Snake River Avenue and Southway Preliminary Design and EA, Lewiston, Idaho - Horrocks Engineers is currently evaluating design alternatives and preparing an Environmental Assessment (EA) for improvements to Snake River Avenue and Southway in the City of Lewiston, Idaho. The project consists of adding additional travel lanes, improving intersections, adding pedestrian facilities, and storm drain improvements. The corridor contains a number of sensitive environmental issues including potential impacts to parks and trail facilities, storm water discharge into the Snake River, potential impacts to historic resources, and access modifications. The project also includes the design of a two-lane roundabout for the intersection of Snake River Avenue and Southway. Horrocks Engineers is working closely with the public, property owners and state and federal regulatory agencies to identify issues and develop solutions which are supported by all the stakeholders.

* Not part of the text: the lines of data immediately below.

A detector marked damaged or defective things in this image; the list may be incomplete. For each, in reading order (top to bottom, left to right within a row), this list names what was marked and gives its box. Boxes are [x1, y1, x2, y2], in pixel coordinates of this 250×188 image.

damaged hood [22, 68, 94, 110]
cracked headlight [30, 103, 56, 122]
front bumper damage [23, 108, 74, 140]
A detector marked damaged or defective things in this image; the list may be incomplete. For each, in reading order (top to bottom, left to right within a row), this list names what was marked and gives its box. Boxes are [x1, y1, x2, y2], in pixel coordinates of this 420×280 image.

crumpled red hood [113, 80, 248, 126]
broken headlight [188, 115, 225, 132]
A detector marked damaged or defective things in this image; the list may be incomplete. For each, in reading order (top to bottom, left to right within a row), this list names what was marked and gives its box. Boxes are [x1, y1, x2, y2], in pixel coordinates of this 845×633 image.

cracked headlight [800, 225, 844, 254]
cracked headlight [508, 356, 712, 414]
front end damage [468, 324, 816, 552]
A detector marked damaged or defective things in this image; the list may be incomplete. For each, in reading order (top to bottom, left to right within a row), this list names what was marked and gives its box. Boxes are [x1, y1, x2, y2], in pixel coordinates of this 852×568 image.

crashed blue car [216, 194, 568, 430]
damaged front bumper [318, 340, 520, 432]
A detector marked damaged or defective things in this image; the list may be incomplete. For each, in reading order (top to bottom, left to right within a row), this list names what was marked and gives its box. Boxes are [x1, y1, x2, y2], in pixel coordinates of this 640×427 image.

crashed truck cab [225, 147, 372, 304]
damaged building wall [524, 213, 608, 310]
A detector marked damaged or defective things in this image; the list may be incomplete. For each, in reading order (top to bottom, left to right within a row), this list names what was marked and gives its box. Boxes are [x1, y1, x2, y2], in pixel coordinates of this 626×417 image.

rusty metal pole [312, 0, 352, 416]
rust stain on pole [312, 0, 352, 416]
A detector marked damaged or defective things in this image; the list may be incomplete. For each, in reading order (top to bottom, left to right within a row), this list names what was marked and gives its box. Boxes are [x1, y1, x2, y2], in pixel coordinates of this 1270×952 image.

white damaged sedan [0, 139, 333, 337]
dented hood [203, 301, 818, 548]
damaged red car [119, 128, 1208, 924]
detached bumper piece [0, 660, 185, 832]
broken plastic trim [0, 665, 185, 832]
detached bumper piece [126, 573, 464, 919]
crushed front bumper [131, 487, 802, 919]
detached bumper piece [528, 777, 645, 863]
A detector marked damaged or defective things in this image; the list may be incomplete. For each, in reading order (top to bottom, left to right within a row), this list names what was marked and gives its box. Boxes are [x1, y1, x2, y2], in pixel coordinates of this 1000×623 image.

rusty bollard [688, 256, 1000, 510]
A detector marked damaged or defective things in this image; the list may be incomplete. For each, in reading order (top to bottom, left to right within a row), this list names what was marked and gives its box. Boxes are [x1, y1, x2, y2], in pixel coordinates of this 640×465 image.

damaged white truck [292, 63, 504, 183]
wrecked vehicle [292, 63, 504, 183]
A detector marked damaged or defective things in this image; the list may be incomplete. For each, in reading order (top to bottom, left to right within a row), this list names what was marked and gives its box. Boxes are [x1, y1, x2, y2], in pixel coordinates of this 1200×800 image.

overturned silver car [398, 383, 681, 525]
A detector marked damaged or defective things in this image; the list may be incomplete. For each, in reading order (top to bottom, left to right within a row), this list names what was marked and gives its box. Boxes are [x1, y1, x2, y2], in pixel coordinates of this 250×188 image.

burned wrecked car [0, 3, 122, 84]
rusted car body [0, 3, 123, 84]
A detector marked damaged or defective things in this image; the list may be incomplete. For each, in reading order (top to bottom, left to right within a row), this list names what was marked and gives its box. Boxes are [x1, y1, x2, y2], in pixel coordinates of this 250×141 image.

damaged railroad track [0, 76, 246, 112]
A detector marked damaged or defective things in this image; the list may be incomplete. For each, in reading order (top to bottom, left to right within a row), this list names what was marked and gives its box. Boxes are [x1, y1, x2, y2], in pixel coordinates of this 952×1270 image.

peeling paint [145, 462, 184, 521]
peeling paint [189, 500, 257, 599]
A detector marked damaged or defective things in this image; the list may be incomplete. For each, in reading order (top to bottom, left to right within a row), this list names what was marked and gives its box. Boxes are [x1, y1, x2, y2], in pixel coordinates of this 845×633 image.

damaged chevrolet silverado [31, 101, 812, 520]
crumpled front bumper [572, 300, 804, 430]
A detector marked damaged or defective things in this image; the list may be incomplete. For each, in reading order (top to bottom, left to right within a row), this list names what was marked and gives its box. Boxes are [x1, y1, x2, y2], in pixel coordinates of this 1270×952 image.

I-80 State Street to 1300 East Environmental Study - The Utah Department of Transportation and Horrocks Engineers has conducted a study for I-80 from State Street to 1300 East. At this time, approximately $45 million has been budgeted (Centennial Highway Funds) for the entire project, including environmental, design, and construction. At its current level of funding, this project is not intended to be the final solution for this corridor. The project aims to rehabilitate/reconstruct portions of I-80 to improve safety and efficiency. During this project, the project team took a close look at several deficiencies along the corridor. Some of these deficiencies include:
Acceleration and Merge Ramp Lengths
Pavement Condition
Structural Integrity
Noise Levels
Traffic Operations
Aesthetics
The Layton Interchange Environmental Impact Statement (EIS) - The EIS has been conducted to assist local, state, and federal decision-makers in identifying the best course of action to address current and projected traffic demand and operations for the South Layton Interchange (I-15 Exit 330) in Layton, Utah. Horrocks Engineers, with UDOT and Layton City, is currently working to identify a preferred alternative to solving transportation needs in the southwest part of Layton City. The project needs include: East-west crossing of I-15, I-15 access, congested surface streets, the non-standard existing interchange, delay times due to at-grade railroad crossings, pedestrian safety at railroad crossings, and emergency access. The proposed project area will extend from the Kaysville 200 North Interchange on the south to the Hill Field Interchange on the north along an east-west corridor from approximately Fort Lane Street to approximately 3200 West, with the western terminus identified as Flint Street (see Figure 1-8). The project study area lies within Layton City and Kaysville City in Davis County, Utah.